AIM. Give the entries again exactly, every one of them.

-*-*-

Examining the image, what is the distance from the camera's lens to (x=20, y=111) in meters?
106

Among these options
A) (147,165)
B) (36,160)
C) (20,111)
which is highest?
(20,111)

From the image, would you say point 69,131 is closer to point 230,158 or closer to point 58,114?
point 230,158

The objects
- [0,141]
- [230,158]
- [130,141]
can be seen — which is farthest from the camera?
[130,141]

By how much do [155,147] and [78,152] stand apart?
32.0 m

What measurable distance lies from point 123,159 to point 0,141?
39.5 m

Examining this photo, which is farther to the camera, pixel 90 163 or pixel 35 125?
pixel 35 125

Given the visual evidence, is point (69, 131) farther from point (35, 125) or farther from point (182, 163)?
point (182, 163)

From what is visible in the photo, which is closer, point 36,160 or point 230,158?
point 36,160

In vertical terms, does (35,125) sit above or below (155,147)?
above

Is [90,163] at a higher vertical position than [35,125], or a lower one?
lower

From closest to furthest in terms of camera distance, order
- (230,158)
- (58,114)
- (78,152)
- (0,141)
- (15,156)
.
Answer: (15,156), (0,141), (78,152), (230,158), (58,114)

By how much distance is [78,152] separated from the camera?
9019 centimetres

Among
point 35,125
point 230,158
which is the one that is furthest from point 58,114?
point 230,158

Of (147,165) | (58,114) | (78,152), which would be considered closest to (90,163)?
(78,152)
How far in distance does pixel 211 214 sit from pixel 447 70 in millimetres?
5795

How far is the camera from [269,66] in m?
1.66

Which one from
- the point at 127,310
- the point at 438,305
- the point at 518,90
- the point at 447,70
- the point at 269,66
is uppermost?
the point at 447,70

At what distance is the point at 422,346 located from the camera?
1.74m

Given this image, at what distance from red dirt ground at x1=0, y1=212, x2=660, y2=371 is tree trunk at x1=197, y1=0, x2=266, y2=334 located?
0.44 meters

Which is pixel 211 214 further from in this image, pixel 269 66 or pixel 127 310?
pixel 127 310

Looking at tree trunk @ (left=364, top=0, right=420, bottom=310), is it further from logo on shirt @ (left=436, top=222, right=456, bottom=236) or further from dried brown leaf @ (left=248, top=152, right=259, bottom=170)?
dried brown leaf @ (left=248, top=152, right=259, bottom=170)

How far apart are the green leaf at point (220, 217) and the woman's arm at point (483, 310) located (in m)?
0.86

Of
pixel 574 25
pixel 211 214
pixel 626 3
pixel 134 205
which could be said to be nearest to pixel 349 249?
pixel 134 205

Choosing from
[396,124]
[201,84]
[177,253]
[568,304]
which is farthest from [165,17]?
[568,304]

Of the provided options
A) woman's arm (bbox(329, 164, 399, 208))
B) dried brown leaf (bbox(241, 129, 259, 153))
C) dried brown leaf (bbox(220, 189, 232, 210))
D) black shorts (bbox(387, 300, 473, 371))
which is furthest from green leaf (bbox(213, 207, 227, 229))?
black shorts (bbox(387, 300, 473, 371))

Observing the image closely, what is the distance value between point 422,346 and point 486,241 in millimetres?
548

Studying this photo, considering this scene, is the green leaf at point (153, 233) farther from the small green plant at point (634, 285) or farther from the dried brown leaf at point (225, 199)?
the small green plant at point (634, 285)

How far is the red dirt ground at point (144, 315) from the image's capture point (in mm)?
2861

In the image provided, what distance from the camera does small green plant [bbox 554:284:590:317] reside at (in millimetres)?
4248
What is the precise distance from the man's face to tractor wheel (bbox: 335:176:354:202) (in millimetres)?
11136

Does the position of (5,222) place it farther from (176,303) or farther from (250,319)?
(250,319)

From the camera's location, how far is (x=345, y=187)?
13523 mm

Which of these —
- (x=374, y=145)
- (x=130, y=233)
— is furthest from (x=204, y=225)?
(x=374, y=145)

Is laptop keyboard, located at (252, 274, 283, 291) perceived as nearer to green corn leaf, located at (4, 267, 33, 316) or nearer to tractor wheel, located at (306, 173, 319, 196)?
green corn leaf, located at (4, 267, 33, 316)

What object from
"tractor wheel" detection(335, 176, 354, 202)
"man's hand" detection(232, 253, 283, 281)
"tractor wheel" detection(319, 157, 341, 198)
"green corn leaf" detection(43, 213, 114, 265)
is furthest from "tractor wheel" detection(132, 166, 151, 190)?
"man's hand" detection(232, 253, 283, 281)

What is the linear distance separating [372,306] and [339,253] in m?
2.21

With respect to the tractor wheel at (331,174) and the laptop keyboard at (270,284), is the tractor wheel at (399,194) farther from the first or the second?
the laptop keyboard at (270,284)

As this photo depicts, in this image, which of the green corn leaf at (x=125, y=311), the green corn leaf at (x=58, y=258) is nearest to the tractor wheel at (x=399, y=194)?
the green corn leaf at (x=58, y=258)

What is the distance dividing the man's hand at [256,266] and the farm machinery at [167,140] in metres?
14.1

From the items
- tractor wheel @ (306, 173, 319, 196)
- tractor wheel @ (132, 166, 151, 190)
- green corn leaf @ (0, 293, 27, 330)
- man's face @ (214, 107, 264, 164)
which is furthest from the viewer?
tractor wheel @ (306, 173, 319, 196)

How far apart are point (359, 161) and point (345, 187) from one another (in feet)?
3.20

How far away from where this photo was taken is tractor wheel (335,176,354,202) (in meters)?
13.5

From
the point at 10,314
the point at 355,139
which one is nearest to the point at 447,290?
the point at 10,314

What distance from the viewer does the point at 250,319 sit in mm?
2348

-*-*-

SOLUTION TO THIS EXERCISE.
Examining the image, what is the distance from the camera's lens to (x=20, y=111) in meters?
106

Among these options
A) (147,165)
B) (36,160)
C) (20,111)
which is highest?
(20,111)

From the image, would you say point 69,131 is closer to point 230,158 or closer to point 58,114?
point 230,158

The objects
- [0,141]
- [230,158]
- [130,141]
can be seen — which is farthest from the camera?
[130,141]

By how much do [155,147] and [78,152] stand apart?
32.0 m

What measurable distance lies from point 123,159 to point 0,141?
39.5 m

Examining this photo, which is farther to the camera, pixel 90 163 or pixel 35 125?
pixel 35 125

Given the visual evidence, is point (69, 131) farther from point (35, 125) or farther from point (182, 163)?
point (182, 163)

From what is visible in the photo, which is closer, point 36,160 or point 230,158?
point 36,160

In vertical terms, does (35,125) sit above or below (155,147)?
above

Is [90,163] at a higher vertical position than [35,125], or a lower one?
lower

From closest to furthest in terms of camera distance, order
- (230,158)
- (58,114)
- (78,152)
- (0,141)
- (15,156)
.
Answer: (15,156), (0,141), (78,152), (230,158), (58,114)

By how much distance is [78,152] separated from the camera?
9019 centimetres

Among
point 35,125
point 230,158
which is the one that is furthest from point 58,114?
point 230,158

Of (147,165) | (58,114) | (78,152), which would be considered closest to (90,163)?
(78,152)
How far in distance does pixel 211 214 sit from pixel 447 70 in millimetres?
5795

How far is the camera from [269,66] in m?
1.66

Which one from
- the point at 127,310
- the point at 438,305
- the point at 518,90
- the point at 447,70
- the point at 269,66
is uppermost?
the point at 447,70

At what distance is the point at 422,346 located from the camera?
1.74m

Given this image, at what distance from red dirt ground at x1=0, y1=212, x2=660, y2=371 is tree trunk at x1=197, y1=0, x2=266, y2=334 located?
0.44 meters

Which is pixel 211 214 further from in this image, pixel 269 66 or pixel 127 310?
pixel 127 310

Looking at tree trunk @ (left=364, top=0, right=420, bottom=310), is it further from logo on shirt @ (left=436, top=222, right=456, bottom=236) or further from dried brown leaf @ (left=248, top=152, right=259, bottom=170)?
dried brown leaf @ (left=248, top=152, right=259, bottom=170)

How far apart are the green leaf at point (220, 217) and the woman's arm at point (483, 310) located (in m)?
0.86

Of
pixel 574 25
pixel 211 214
pixel 626 3
pixel 134 205
which could be said to be nearest to pixel 349 249?
pixel 134 205

Choosing from
[396,124]
[201,84]
[177,253]
[568,304]
which is farthest from [165,17]?
[568,304]

Of the provided options
A) woman's arm (bbox(329, 164, 399, 208))
B) dried brown leaf (bbox(241, 129, 259, 153))
C) dried brown leaf (bbox(220, 189, 232, 210))
D) black shorts (bbox(387, 300, 473, 371))
which is furthest from green leaf (bbox(213, 207, 227, 229))?
black shorts (bbox(387, 300, 473, 371))

Observing the image closely, what is the distance value between point 422,346 and point 486,241 in millimetres?
548

Studying this photo, considering this scene, is the green leaf at point (153, 233) farther from the small green plant at point (634, 285) or farther from the dried brown leaf at point (225, 199)?
the small green plant at point (634, 285)

How far is the red dirt ground at point (144, 315) from the image's capture point (in mm)?
2861

In the image provided, what distance from the camera does small green plant [bbox 554:284:590:317] reside at (in millimetres)?
4248
What is the precise distance from the man's face to tractor wheel (bbox: 335:176:354:202) (in millimetres)?
11136

Does the position of (5,222) place it farther from (176,303) or farther from (250,319)?
(250,319)

From the camera's location, how far is (x=345, y=187)?
13523 mm

Which of these —
- (x=374, y=145)
- (x=130, y=233)
— is furthest from (x=204, y=225)?
(x=374, y=145)

Is laptop keyboard, located at (252, 274, 283, 291) perceived as nearer to green corn leaf, located at (4, 267, 33, 316) or nearer to tractor wheel, located at (306, 173, 319, 196)?
green corn leaf, located at (4, 267, 33, 316)

What object from
"tractor wheel" detection(335, 176, 354, 202)
"man's hand" detection(232, 253, 283, 281)
"tractor wheel" detection(319, 157, 341, 198)
"green corn leaf" detection(43, 213, 114, 265)
is furthest from "tractor wheel" detection(132, 166, 151, 190)?
"man's hand" detection(232, 253, 283, 281)

What is the linear distance separating [372,306] and [339,253] in m?
2.21

With respect to the tractor wheel at (331,174) and the laptop keyboard at (270,284), is the tractor wheel at (399,194) farther from the first or the second?
the laptop keyboard at (270,284)

As this photo depicts, in this image, which of the green corn leaf at (x=125, y=311), the green corn leaf at (x=58, y=258) is nearest to the tractor wheel at (x=399, y=194)?
the green corn leaf at (x=58, y=258)

What is the distance dividing the man's hand at [256,266] and the farm machinery at [167,140] in metres?
14.1

From the items
- tractor wheel @ (306, 173, 319, 196)
- tractor wheel @ (132, 166, 151, 190)
- green corn leaf @ (0, 293, 27, 330)
- man's face @ (214, 107, 264, 164)
which is furthest from the viewer?
tractor wheel @ (306, 173, 319, 196)

How far apart are point (359, 161) and point (345, 187) from one another (in feet)?
3.20

How far away from where this photo was taken is tractor wheel (335,176,354,202) (in meters)?
13.5

From
the point at 10,314
the point at 355,139
which one is nearest to the point at 447,290?
the point at 10,314

What distance from the viewer does the point at 250,319 sit in mm?
2348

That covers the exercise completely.